Mentoring is befriending. As conflicts, afflictions, fatigue and discouragement rage about, we sit together as at a banquet table supping with our host in the presence of our enemies. The comfort of God makes our soul like a cup overflowing though our circumstances haven’t changed.
Mentoring is imitating. You listen as I preach. You watch as I lead. You see me ask forgiveness. You hear me pray with tears for a critic or spiral down in defeat for an hour before I remember the gospel and take His promises for my own again. You join me in song. You wince with my weakness. You think me strange and off until later as you realize the wisdom that seemed folly to you. You think me less heroic than you first imagined because the latter view is the truer one as anyone who already knew me could have told you. A new category for learning emerges. A man’s ways, not just his words, shape we who follow him.

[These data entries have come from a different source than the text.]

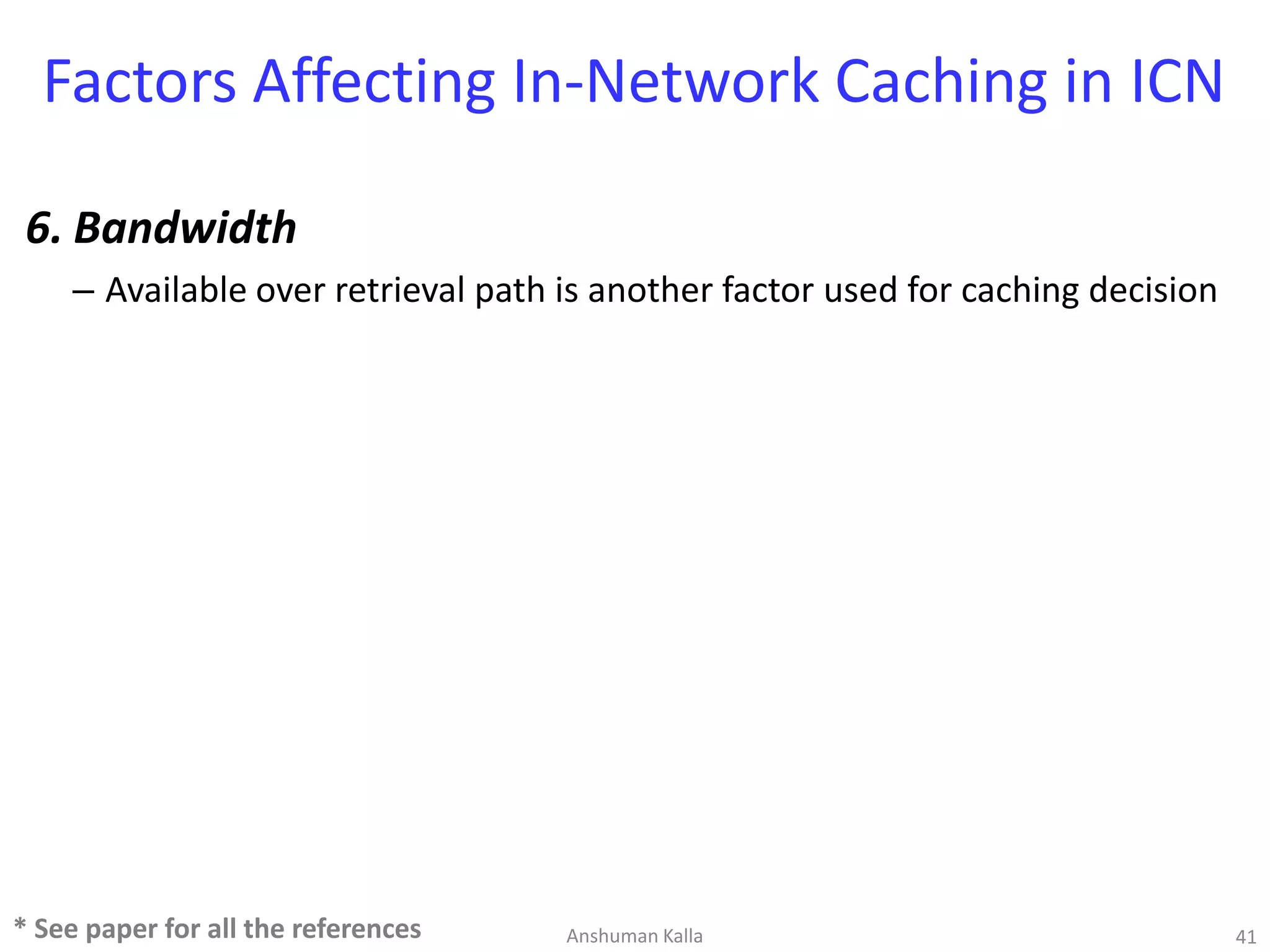 Factors Affecting In-Network Caching in ICN

6. Bandwidth

– Available over retrieval path is another factor used for caching decision

* See paper for all the references

Anshuman Kalla

41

All of this reminds us that mentoring takes place not just when we make an appointment and sit down to discuss content. The mentoring began long before the meeting did. We mentor others by the ways that each of us made the appointment; in the ways that each of us prayed or didn’t before we arrived; in the ways that we each greeted one another or didn’t as we sat down together. Did we listen to one other or not? Did we pay attention to the one in front of us? Or perhaps instead, we consistently looked passed the other to see who else might more importantly have entered the room.

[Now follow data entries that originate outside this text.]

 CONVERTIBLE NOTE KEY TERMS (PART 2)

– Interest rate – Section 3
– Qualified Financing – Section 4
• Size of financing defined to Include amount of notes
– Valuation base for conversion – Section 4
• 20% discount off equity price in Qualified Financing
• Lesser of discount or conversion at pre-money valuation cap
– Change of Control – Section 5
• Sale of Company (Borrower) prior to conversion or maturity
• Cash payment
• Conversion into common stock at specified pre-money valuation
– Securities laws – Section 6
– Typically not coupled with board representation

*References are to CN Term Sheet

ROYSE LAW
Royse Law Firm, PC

When our meeting ends, and our words stop, the mentoring doesn’t. The way we get up from our chair, the way we say goodbye, the way we move on from one another into the day, and how we do that next part of the day, all of this says more than we know. Mark this down. We not only pass on our content we pass on our character. For better or for worse, whether we want to or not. Leaders must come to understand that ways, not just words, speak.

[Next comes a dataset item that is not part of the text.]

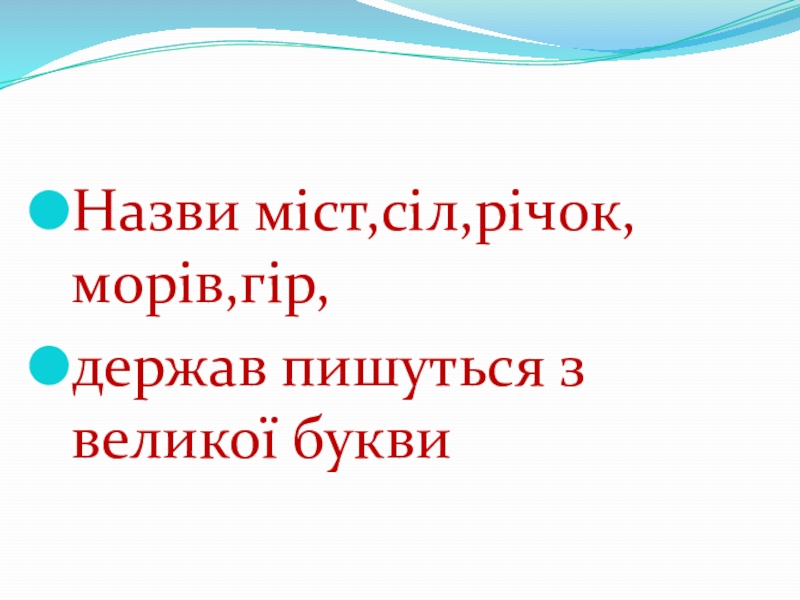 Назви міст,сіл,річок, морів,гір,

держав пишуться з великої букви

I can see why we go to conferences. The mentoring in them helps us. But it matters that we recognize how it was that Jesus sat by a well at noon and how it was that his human need for something to drink, in between public ministries, was just as much a mentoring moment as these strategic others with their crowds. In fact, walk through the gospels again. Notice how often Jesus answers or explains a quandary his students have when the crowds have gone, and these remaining few walk together in the cool of the morning or eat together by an evening fire. They not only hear Jesus preach to the crowds they hear how he speaks to a father whose child is sick or a critic whose tongue conceals poison. They hear how he prays with loud cries and tears in the quiet before the cheek-kisser comes to betray them all. Hearing the Master’s prayers when the crowds were absent, taught them as much as the Master’s class on prayer when everyone listened up and took notes.
No wonder, we offer not only the gospel but our lives as Paul said. Mentors are the seen ones. Those who know what this means, grow humble. For their lives are on display like a jar of clay—broken and chipped so that we can see the treasure within, does not originate with them, but with God. Such mentors are the poured-out ones; the limits of their supply shown as they give it earnestly away. We learn from them, not only a way of thinking and talking but also a way of being in the world.
The romantic student grows impatient with broken, seen, poured out mentors. Such a student proves that he or she meant to leverage rather than love the one from whom they sought to learn. But the romantic realist remains when it turns out that their mentor must say, with good reason, imitate me only as I imitate Jesus. These students continue when the romanticism fades because it was Jesus they sought all along. Only with the clay jar mentor can one find this real treasure. Such students who remain gain a double gift. The gift of the One who saves them and the gift of authentic friendship with the mentor who can’t.